—¿Son esos los espíritus o los demonios nocturnos a que se refería? —preguntó Jack.
—No, no. Esos son una manada de chacales y una hiena —respondió el Bey—. Me di cuenta hace poco de que había un asno muerto allí y creo que se están peleando por él. Para ver los demonios hay que subir a esa colina. En la torre en ruinas duerme un genio del tamaño de este muchacho, que tiene las orejas empinadas y unos horribles ojos anaranjados. Lo hemos visto a menudo. Y en uno de los viejos aljibes vive un grupo de espíritus necrófagos.

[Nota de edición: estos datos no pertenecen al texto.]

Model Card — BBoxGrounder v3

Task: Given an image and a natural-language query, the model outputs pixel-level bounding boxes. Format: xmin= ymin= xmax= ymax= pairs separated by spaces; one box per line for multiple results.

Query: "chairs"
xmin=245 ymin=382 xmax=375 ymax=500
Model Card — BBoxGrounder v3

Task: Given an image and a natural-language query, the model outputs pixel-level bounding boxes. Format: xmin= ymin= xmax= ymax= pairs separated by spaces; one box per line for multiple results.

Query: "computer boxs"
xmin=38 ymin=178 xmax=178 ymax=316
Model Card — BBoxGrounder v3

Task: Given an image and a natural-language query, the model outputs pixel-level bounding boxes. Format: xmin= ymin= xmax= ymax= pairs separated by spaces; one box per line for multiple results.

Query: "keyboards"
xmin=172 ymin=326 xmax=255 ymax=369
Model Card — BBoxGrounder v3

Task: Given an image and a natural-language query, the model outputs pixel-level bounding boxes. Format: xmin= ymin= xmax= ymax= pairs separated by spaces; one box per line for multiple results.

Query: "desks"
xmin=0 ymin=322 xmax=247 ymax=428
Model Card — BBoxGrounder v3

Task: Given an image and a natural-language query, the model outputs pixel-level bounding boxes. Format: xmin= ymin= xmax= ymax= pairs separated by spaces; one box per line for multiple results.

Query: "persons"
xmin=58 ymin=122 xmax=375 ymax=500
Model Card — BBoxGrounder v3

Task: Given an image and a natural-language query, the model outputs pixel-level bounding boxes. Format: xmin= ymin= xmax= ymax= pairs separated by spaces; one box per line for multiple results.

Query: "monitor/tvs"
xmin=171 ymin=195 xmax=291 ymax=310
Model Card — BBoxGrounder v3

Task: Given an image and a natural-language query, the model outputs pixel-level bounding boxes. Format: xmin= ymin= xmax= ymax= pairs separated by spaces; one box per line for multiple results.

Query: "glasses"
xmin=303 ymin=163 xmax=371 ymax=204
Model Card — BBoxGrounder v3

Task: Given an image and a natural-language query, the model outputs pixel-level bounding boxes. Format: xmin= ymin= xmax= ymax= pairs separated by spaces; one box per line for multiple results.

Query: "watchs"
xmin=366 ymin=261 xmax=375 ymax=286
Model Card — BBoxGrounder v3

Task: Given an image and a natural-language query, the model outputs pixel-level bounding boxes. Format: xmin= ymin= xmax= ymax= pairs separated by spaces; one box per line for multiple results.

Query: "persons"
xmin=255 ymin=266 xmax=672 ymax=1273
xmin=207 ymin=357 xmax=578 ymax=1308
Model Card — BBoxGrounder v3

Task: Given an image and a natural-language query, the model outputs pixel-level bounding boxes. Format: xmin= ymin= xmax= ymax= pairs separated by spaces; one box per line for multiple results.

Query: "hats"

—No soy supersticioso, pero me gustaría saber cosas acerca de los espíritus. ¿Hay por aquí cerca otros demonios, o genios, como quizá sea preferible llamarlos?
—¿Demonios? —dijo el Bey impaciente—. ¡Oh, sí, sí! El desierto está lleno de ellos. Los hay de varias clases y tienen varias formas. Todo el mundo lo sabe. Pero si quiere saber más cosas acerca de los demonios, debe preguntarle a nuestro médico, pues es un hombre sabio y conoce a todos los genios que hay de aquí a Alepo.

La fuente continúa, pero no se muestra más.